Assignment:
For every record that follows, transcribe the text exactly and leave any image out.
:: Given records
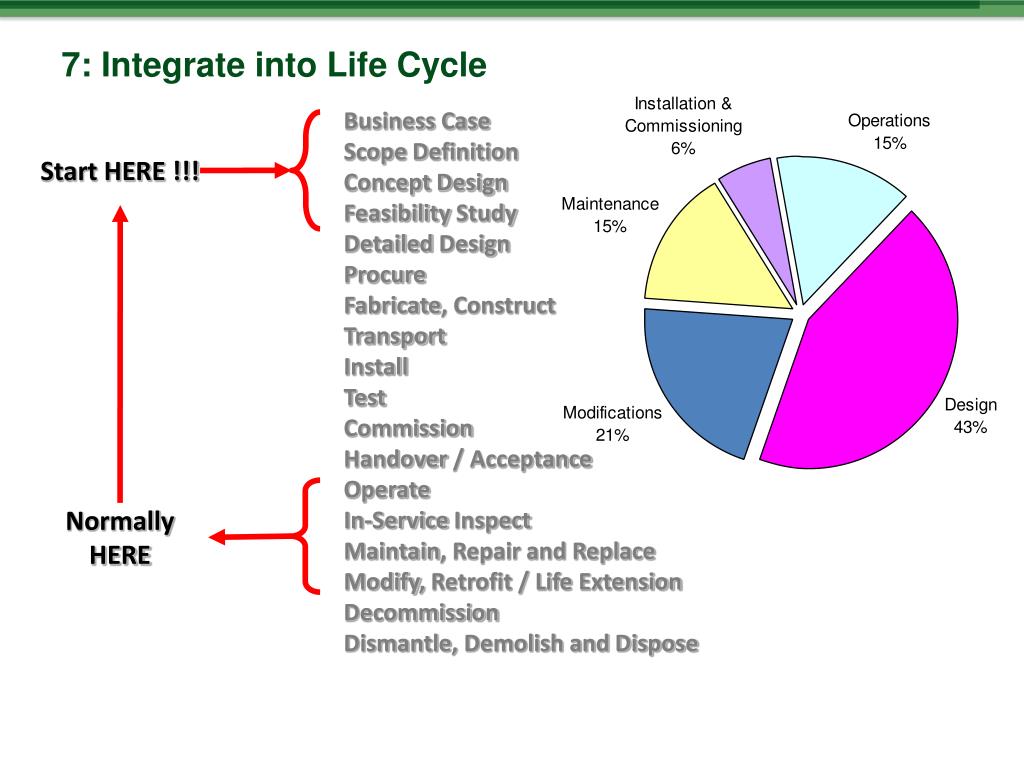 7: Integrate into Life Cycle

Start HERE !!!

Normally HERE

Business Case
Scope Definition
Concept Design
Feasibility Study
Detailed Design
Procure
Fabricate, Construct
Transport
Install
Test
Commission
Handover / Acceptance
Operate
In-Service Inspect
Maintain, Repair and Replace
Modify, Retrofit / Life Extension
Decommission
Dismantle, Demolish and Dispose

Installation & Commissioning 6%
Operations 15%
Maintenance 15%
Modifications 21%
Design 43%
::::
Exercise response:
 7: Integrate into Life Cycle

Start HERE !!!

Normally HERE

Business Case
Scope Definition
Concept Design
Feasibility Study
Detailed Design
Procure
Fabricate, Construct
Transport
Install
Test
Commission
Handover / Acceptance
Operate
In-Service Inspect
Maintain, Repair and Replace
Modify, Retrofit / Life Extension
Decommission
Dismantle, Demolish and Dispose

Installation & Commissioning 6%
Operations 15%
Maintenance 15%
Modifications 21%
Design 43%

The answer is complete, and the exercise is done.